::: PROVIDED TEXT

Income from local enhanced services (LES) that were historically delivered by GPs could and should be open to competition, not just recycled to general practice, according to GP James Kingsland, president of the National Association of Primary Care and chairman of Jhoots Pharmacy Group.
“In April 2013, LES income went into the baseline of clinical commissioning groups (CCGs) – not many GPs understand that,” Kingsland told delegates at the Avicenna conference, held in Leicester on 18-19 October 2014. “What some CCGs have done, perhaps questionably, is to try to return that historical LES income to the providers who originally enjoyed it, i.e. GPs.”
Kingsland argued that questions should be asked about how LES money is being recirculated. “I don’t think [the recycling of money to general practice] has been challenged yet. But I believe it is challengeable.”
He suggests pharmacy contractors should ask CCGs about the LES-type services that they could bid for, such as alcohol services, inpatient testing, routine follow-up management from outpatient departments and improved urgent care.

::::::
::: DATASET EXTRACT

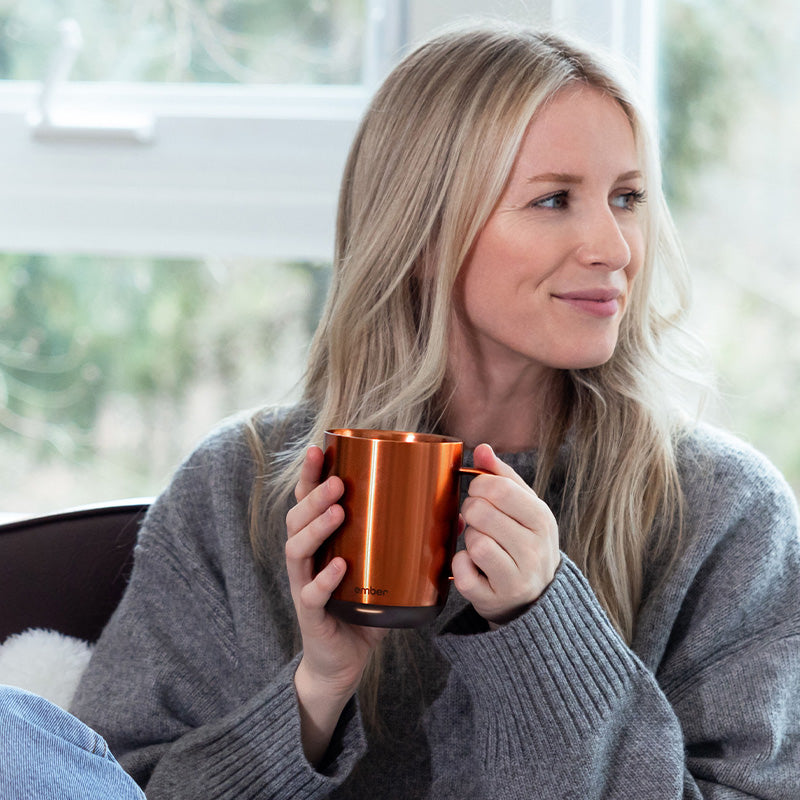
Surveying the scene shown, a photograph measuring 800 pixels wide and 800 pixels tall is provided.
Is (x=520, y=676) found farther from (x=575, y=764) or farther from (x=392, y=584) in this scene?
(x=392, y=584)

::::::

[WHAT YOU NEED TO DO]
a - In the passage on LES income, when did LES income go into the baseline of clinical commissioning groups?
b - Extend the passage on LES income with new text that follows on from its final sentence.
The listing comes from a source unrelated to the passage on LES income.

[ANSWER LIST]
a - In April 2013.

b -
Kingsland believes that local populations are best served by a range of community health service providers. “The needs of local populations are not going to be served by the models we have at the moment – that is for certain,” he said. “Don’t wait for commissioning. If there are better ways to manage care more efficiently with the same quality then we have got to explore those ways.”
He argued that recent calls for thousands of extra GPs were misguided. “If we get the right care in place then there’s some sense that we only need one GP per 4,000 head of the population, not the one per 1,600 that we have now.”
Kingsland suggested that there are opportunities for community pharmacies to run general practices, something that his company Jhoots Pharmacy is considering. “We’ve had dispensing GPs for a long time – why doesn’t pharmacy run general practice,” he asked.
He explained that there is also a drive among federations of both general practices and community pharmacies to vie for contracts that have historically sat within hospitals. He cited the example of a group of 55 Leicester community pharmacies, which has created a federation to bid on its behalf. The group has successfully bid for at least three NHS contracts to deliver care – an alcohol service, brief interventions, some inpatient testing and outpatient care.
“Talk to colleagues about federal models,” Kingsland urged, “and work collaboratively with GPs to find ways of delivering co-provision rather than just co-location.”